(Beginning of DATASET ENTRIES)
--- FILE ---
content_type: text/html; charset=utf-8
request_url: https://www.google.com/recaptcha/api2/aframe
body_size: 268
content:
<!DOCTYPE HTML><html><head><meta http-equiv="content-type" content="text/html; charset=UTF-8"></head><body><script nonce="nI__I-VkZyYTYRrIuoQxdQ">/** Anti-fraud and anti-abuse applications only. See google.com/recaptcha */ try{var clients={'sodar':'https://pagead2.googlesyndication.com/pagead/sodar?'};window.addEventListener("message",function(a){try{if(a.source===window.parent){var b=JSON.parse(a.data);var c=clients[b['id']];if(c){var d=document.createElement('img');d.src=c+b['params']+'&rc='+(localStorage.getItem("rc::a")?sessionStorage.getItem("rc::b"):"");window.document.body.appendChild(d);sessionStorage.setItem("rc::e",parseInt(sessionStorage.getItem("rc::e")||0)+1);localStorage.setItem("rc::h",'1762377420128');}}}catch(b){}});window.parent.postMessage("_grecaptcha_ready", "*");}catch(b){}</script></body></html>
(End of DATASET ENTRIES)
* [PROBLEM REQUIREMENTS]
The records above must be set down again exactly as written.

* [COMPLETED TASK]
--- FILE ---
content_type: text/html; charset=utf-8
request_url: https://www.google.com/recaptcha/api2/aframe
body_size: 268
content:
<!DOCTYPE HTML><html><head><meta http-equiv="content-type" content="text/html; charset=UTF-8"></head><body><script nonce="nI__I-VkZyYTYRrIuoQxdQ">/** Anti-fraud and anti-abuse applications only. See google.com/recaptcha */ try{var clients={'sodar':'https://pagead2.googlesyndication.com/pagead/sodar?'};window.addEventListener("message",function(a){try{if(a.source===window.parent){var b=JSON.parse(a.data);var c=clients[b['id']];if(c){var d=document.createElement('img');d.src=c+b['params']+'&rc='+(localStorage.getItem("rc::a")?sessionStorage.getItem("rc::b"):"");window.document.body.appendChild(d);sessionStorage.setItem("rc::e",parseInt(sessionStorage.getItem("rc::e")||0)+1);localStorage.setItem("rc::h",'1762377420128');}}}catch(b){}});window.parent.postMessage("_grecaptcha_ready", "*");}catch(b){}</script></body></html>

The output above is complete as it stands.